— Понял, папа.
Отец вытащил из кармана сверток, завернутый в газету.
— На, — сказал он. — Да смотри, Сашурка, богом тебя заклинаю, не потеряй. Потеряешь — крышка нам тогда.
— Ладно уж, — сказал я снисходительно, но в то же время страшно польщенный таким доверием отца. — Не потеряю, не бойся.
Я засунул сверток за пазуху.
— Э! — сказал отец. — Разве ж можно сюда? Ребята вытащат.
— Да что ты, папа, — засмеялся я, — чудак ты. Разве я тут буду носить деньги? Я запрячу их так, что никто не разыщет… А потом, когда поедем в Мариуполь, я их в мешочек положу да на шею привяжу…
— Ну, гляди!
Я запрятал сверток с деньгами под стреху в сарае.
* * *
Весна была в разгаре.
Вохлянцев отдал отцу последний взнос за дом — четыреста рублей. Назавтра мы готовились выезжать в Мариуполь.
А сегодня я решил в последний раз пойти с ребятами в лес. Хотелось попрощаться с ним.
…Лес стоял в своем роскошном весеннем уборе тихий и задумчивый, немного, казалось мне, даже грустный. О чем же он грустит?.. Не о моем ли уж отъезде?..
В этот памятный день мы бегали по полянкам, заросшим молодой сочной травой, рвали букеты алых тюльпанов, играли в чехарду… Да чего только не делали мы в этот день?! А ребята, зная о моем завтрашнем отъезде, были ко мне трогательно внимательны, предупредительны.

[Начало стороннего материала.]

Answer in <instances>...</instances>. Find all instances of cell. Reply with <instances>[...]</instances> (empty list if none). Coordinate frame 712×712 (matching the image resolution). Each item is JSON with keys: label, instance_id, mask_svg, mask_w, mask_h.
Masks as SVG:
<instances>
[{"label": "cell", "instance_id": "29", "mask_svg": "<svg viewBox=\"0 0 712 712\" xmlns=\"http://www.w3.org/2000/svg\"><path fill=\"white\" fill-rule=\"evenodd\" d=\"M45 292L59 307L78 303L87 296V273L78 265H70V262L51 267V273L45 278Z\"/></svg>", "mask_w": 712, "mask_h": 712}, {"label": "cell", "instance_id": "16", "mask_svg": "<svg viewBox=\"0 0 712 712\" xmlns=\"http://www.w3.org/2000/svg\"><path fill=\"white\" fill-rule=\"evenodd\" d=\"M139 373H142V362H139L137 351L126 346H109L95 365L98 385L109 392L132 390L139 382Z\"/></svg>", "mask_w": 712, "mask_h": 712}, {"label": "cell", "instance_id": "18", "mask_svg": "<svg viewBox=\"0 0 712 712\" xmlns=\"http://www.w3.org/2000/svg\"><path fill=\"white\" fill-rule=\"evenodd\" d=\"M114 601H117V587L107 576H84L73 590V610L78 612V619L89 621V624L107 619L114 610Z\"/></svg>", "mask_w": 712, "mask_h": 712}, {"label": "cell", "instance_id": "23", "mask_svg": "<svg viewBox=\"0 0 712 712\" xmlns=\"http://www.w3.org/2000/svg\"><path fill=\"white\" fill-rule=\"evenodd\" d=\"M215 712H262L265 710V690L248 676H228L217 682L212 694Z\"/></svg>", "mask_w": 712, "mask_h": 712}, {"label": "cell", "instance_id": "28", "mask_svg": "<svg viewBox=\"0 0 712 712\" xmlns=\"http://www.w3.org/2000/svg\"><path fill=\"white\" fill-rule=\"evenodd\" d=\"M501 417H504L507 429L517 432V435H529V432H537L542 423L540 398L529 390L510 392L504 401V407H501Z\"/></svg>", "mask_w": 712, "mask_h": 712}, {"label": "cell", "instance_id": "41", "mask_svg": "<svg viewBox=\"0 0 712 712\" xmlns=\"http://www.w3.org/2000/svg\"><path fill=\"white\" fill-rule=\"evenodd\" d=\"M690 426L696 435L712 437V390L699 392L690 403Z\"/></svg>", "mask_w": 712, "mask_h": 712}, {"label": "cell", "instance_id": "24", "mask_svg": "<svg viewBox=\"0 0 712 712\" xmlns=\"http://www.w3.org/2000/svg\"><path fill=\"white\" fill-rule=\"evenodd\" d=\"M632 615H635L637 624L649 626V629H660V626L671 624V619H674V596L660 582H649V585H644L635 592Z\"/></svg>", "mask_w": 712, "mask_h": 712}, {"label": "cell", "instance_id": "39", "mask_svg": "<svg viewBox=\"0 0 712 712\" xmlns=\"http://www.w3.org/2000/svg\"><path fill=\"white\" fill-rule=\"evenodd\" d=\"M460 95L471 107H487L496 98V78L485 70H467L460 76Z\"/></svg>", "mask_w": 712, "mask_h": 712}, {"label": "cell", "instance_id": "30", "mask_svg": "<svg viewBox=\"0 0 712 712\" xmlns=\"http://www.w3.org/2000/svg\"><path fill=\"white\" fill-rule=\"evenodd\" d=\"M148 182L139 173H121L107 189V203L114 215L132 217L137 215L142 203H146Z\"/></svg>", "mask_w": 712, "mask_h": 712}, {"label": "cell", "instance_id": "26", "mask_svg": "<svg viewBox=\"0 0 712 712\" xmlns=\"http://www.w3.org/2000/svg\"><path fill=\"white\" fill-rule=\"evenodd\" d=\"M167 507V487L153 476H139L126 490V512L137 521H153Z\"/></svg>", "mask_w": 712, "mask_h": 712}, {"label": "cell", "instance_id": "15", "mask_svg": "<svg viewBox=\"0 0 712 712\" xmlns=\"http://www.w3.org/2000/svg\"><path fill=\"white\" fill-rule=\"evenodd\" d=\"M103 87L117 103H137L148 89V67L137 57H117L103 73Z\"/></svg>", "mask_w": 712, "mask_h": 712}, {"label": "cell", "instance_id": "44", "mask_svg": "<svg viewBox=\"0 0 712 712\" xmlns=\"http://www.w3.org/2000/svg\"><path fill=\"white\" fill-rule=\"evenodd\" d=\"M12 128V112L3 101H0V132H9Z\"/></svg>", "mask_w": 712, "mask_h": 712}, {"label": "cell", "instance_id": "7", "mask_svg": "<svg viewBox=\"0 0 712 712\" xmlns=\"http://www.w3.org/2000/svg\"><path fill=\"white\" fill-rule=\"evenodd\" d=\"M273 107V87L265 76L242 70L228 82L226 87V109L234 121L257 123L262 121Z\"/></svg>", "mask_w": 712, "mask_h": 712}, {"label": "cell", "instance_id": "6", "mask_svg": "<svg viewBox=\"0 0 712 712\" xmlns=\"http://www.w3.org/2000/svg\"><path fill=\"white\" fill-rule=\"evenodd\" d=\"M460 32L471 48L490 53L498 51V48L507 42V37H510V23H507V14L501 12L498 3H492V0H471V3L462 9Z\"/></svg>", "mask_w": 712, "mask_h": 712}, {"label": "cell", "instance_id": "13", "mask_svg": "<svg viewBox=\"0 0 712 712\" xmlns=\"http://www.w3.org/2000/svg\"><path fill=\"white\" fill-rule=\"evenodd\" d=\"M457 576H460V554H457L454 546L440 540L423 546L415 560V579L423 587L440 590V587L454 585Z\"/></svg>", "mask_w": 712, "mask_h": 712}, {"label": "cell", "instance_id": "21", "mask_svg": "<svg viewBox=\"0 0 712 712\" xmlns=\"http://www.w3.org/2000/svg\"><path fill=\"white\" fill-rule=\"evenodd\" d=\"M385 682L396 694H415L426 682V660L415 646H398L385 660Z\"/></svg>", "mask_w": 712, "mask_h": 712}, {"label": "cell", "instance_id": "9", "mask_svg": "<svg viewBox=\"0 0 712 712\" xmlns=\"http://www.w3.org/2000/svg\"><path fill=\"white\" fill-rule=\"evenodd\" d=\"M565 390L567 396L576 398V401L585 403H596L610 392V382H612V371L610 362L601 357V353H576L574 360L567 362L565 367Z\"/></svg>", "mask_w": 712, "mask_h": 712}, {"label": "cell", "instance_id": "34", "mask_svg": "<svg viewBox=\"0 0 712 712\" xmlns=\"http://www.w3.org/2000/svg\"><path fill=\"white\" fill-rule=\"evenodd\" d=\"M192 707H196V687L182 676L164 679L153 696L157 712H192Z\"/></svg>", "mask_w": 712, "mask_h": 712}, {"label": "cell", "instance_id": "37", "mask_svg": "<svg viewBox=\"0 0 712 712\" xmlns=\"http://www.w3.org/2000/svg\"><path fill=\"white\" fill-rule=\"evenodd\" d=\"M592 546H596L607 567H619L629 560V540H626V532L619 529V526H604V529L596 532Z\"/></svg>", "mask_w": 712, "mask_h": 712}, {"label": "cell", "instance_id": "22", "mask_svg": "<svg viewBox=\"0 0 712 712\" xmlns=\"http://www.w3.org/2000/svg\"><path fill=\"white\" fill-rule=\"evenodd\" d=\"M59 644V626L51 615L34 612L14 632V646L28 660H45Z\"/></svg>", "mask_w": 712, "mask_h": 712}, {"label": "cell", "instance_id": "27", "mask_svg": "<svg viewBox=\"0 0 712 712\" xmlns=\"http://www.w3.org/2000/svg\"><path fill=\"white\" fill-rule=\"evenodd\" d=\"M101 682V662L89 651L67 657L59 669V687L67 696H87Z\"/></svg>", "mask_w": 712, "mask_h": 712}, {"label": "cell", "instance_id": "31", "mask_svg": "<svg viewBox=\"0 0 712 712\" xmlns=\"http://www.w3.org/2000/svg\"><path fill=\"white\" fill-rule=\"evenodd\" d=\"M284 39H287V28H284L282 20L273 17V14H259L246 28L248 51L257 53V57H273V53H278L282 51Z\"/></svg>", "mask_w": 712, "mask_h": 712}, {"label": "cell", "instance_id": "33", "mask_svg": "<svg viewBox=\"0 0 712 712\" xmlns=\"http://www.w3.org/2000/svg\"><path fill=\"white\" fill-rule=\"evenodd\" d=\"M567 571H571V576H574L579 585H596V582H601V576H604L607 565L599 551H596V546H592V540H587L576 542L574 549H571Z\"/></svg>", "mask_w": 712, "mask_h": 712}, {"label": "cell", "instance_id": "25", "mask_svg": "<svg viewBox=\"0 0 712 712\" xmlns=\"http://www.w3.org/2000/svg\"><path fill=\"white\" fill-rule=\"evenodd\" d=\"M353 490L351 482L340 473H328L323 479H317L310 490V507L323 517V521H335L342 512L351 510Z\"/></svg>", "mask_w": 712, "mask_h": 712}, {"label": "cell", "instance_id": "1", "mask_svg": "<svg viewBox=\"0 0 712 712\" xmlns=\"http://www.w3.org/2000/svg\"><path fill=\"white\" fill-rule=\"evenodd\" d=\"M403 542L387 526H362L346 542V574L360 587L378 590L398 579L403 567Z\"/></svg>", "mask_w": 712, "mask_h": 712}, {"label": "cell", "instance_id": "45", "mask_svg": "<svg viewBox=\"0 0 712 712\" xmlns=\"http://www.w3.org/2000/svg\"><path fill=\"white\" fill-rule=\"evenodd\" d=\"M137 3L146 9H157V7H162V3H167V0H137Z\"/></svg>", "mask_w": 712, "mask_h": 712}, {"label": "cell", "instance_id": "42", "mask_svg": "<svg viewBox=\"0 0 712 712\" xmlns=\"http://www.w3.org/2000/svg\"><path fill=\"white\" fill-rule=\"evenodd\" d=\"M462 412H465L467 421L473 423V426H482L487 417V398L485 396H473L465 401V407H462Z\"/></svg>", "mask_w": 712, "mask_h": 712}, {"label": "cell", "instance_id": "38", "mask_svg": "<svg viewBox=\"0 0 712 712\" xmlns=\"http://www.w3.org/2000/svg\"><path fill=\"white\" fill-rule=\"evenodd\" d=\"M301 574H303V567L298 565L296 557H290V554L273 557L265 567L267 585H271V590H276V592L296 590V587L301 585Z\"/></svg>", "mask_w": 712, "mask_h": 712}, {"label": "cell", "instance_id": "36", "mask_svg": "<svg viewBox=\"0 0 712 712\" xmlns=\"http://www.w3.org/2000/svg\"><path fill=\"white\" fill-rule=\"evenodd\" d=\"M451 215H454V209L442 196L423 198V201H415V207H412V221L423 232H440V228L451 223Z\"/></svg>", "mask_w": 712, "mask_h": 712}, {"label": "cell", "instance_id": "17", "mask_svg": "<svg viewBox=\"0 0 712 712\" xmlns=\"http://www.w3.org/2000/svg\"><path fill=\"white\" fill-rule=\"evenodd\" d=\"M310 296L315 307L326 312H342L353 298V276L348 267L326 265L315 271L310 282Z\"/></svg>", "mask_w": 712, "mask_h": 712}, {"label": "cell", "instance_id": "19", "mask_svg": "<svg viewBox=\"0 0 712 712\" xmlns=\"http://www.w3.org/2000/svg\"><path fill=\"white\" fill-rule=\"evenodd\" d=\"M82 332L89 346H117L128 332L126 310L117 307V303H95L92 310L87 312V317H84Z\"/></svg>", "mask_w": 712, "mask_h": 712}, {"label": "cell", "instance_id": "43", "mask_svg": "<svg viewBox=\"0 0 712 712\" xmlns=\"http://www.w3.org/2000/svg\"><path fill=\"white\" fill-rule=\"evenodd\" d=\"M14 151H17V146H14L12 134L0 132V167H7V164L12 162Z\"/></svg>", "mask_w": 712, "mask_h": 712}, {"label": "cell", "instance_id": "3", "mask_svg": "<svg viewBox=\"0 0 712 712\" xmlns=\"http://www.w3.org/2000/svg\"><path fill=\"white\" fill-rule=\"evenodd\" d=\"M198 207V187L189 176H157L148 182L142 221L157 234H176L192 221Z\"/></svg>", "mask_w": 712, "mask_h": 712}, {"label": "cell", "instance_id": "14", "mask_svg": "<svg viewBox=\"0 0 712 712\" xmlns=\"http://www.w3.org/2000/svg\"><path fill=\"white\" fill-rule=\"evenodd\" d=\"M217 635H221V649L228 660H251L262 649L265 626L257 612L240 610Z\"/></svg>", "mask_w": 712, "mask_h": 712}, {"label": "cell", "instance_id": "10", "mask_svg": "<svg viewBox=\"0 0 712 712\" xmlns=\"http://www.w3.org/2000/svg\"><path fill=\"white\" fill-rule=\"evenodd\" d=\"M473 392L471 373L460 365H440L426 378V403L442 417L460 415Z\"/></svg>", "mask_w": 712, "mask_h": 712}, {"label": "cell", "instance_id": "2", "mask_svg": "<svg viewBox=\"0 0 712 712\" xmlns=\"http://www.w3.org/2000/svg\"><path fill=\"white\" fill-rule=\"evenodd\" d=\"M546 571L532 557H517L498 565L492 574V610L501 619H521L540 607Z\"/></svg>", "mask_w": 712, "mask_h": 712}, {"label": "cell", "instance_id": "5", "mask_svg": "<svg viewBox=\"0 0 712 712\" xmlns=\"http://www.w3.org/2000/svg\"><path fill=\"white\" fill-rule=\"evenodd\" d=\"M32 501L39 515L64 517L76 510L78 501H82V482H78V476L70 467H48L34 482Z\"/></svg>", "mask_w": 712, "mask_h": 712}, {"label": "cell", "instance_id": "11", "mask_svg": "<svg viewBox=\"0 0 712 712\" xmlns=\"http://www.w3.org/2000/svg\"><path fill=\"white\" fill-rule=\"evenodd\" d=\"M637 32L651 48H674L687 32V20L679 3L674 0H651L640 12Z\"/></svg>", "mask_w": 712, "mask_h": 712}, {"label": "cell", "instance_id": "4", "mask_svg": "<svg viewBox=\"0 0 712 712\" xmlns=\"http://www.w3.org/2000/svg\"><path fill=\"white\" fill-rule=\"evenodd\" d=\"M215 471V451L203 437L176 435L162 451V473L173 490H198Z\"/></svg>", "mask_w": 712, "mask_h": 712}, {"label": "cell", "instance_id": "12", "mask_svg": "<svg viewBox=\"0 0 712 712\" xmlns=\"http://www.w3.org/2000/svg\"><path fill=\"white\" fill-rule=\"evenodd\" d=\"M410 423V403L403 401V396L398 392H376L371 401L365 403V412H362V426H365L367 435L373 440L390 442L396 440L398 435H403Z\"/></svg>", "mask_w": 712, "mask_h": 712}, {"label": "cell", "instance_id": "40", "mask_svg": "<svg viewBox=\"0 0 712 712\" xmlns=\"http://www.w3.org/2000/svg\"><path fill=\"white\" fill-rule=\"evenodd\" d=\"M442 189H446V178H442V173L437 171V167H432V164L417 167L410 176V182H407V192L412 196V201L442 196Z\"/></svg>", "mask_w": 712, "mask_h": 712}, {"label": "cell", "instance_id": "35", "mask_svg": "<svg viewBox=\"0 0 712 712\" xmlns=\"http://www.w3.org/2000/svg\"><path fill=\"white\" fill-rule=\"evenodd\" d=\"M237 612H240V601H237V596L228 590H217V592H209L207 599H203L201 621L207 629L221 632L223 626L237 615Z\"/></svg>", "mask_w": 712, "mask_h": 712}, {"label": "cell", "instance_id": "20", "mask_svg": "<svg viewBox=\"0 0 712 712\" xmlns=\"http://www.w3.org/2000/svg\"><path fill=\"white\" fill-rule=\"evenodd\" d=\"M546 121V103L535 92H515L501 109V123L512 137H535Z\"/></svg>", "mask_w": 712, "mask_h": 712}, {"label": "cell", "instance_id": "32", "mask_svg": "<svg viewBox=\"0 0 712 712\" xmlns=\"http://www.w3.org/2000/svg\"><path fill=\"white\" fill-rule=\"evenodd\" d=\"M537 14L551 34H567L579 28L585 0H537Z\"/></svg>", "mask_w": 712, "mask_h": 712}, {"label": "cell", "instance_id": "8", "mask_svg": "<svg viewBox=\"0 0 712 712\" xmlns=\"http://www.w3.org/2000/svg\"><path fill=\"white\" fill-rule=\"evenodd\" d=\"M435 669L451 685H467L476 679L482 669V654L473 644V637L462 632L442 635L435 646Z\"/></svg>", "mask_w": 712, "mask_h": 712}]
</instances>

Возвращались мы в станицу уже под вечер немного уставшие, страшно голодные, но счастливые и довольные… Как все-таки хорошо быть в кругу своих друзей! Во время веселой игры я вдруг вспоминал о завтрашней разлуке с ними, со всем тем, что я сейчас вижу, к чему так со дня своего рождения привык, и мое сердце наполнялось грустью, к горлу подступал ком…
Я оглядывался во все стороны, стремясь надолго запомнить милую картину родного края.
Кругом тихо. Ни малейшего дыхания ветерка. Болтливые птицы, усаживаясь на ночлег, выкрикивают что-то на своем птичьем языке.
Я, погрустневший, молчаливый, иду вслед за ребятами по лесной тропе. Шурша в траве, от нас шарахаются какие-то мелкие зверушки. Где-то в густой вершине тополя звонко закуковала кукушка. И такая, показалось мне, безысходная тоска была в ее куковании, такая печаль, что я не выдержал. Слезы полились по моим щекам.
Весело смеясь, ребята кричали кукушке, чтобы она накуковала им, сколько лет каждому из них жить на свете. Кукушка куковала, а они считали…
…На следующий день отец разбудил меня рано.
— Вставай, Сашурка!.. Подвода уже приехала. Вставай! — Наклонившись ко мне, дыша перегаром алкоголя, он прохрипел мне на ухо: — Насчет денег-то не забудь. Слышишь, не забудь.
— Ладно, — прошептал я, — не забуду.
В горнице за столом уже сидели приятели отца, пришедшие его проводить. В числе их были Кудряш, однорукий Алексей Костин, Вохлянцев, купивший наш дом, ну и еще некоторые другие.
Перед ними на столе красовалась четвертная бутыль с водкой.
— Ну, так что же, друзья, — сказал отец, разливав водку по стаканам, — погладим, стало быть, дорожку, чтобы она гладкая была… Будьте здоровы!
— Счастливого пути, Илья Петрович! — послышались пожелания.
— Дай тебе бог счастья на новом месте!
Отец раскланивался и благодарил.
Людмила была какая-то серьезная, задумчивая. Она даже отказалась от водки и принялась укладывать вещи на телегу.
Украдкой, чтобы меня не увидела Людмила, пробрался я под сарай и вытащил из-под стрехи сверток с деньгами. Я развернул его, чтоб убедиться, целы ли деньги. Все было в порядке. Я положил сверток в сумочку, заранее приготовленную мной, повесил ее себе на, шею и завязал. Сумочку эту мне сшила в дорогу Нюрка Бирюкова.
Пока я управлялся с этими делами, отец уже успел напиться пьяным. Людмила, не стесняясь никого, ругала его.
— Дурак!.. — визгливо кричала она. — Свинья!.. Уже успел нажраться. Как теперь с тобой ехать?
— Ничего, Людмила Андреевна, — успокаивал ее отец. — Доедем. Я ж не пьяный, а только выпивши…. Пьяный всегда проспится, а дурак никогда.
— Ты и дурак и пьяница, — отвечала она. — Все вместе.
— Ладно, — отмахивался от нее отец. — Просплюсь, тогда увидишь — дурак я или нет… Садись, Саша, поешь, а потом поедем.